Your output should be the lines from the one containing "2020 Honda CR-V EX-L FWD photo" through the end of the listing, exact and inclusive, with no pictures.

→ **DATA SECTION**
- Opening Delimiter -
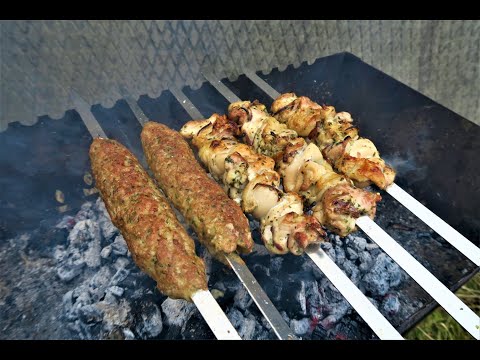 Video: Kiaulienos Kebabas Su Kriaušėmis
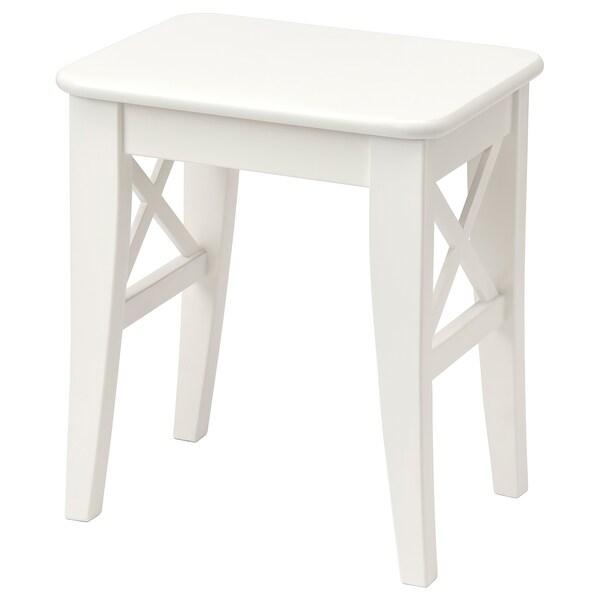 INGOLF Stool, white, 00362727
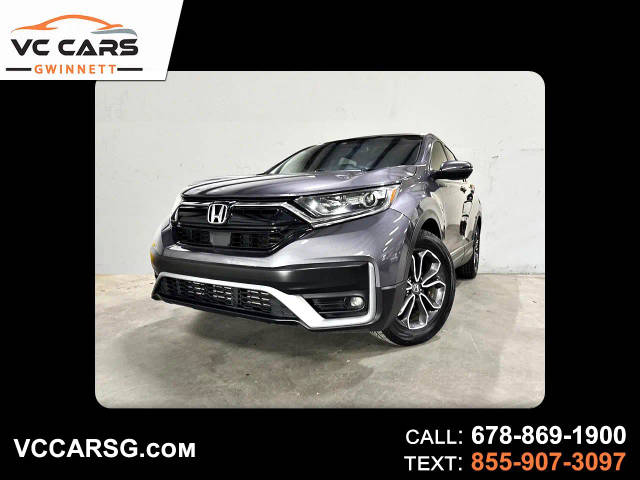 2020 Honda CR-V EX-L FWD photo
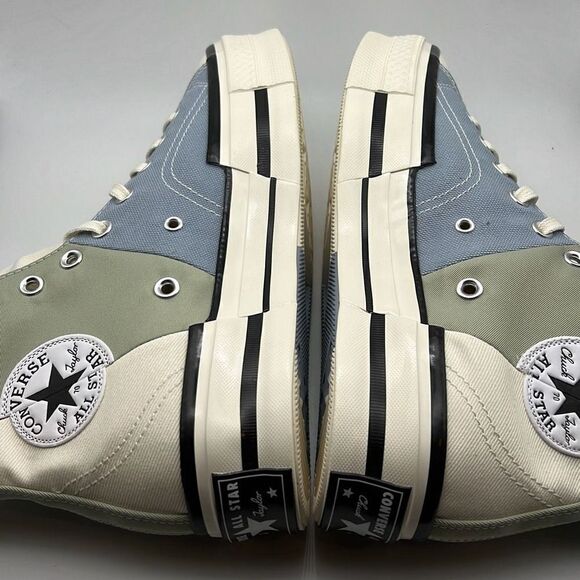 Converse Chuck 70 Patchwork High Top Sneaker- Unisex A04370C W-10.5 / M-8.5 NWB - Picture 5 of 8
- Closing Delimiter -
→ **EXERCISE RESULT**
 2020 Honda CR-V EX-L FWD photo
 Converse Chuck 70 Patchwork High Top Sneaker- Unisex A04370C W-10.5 / M-8.5 NWB - Picture 5 of 8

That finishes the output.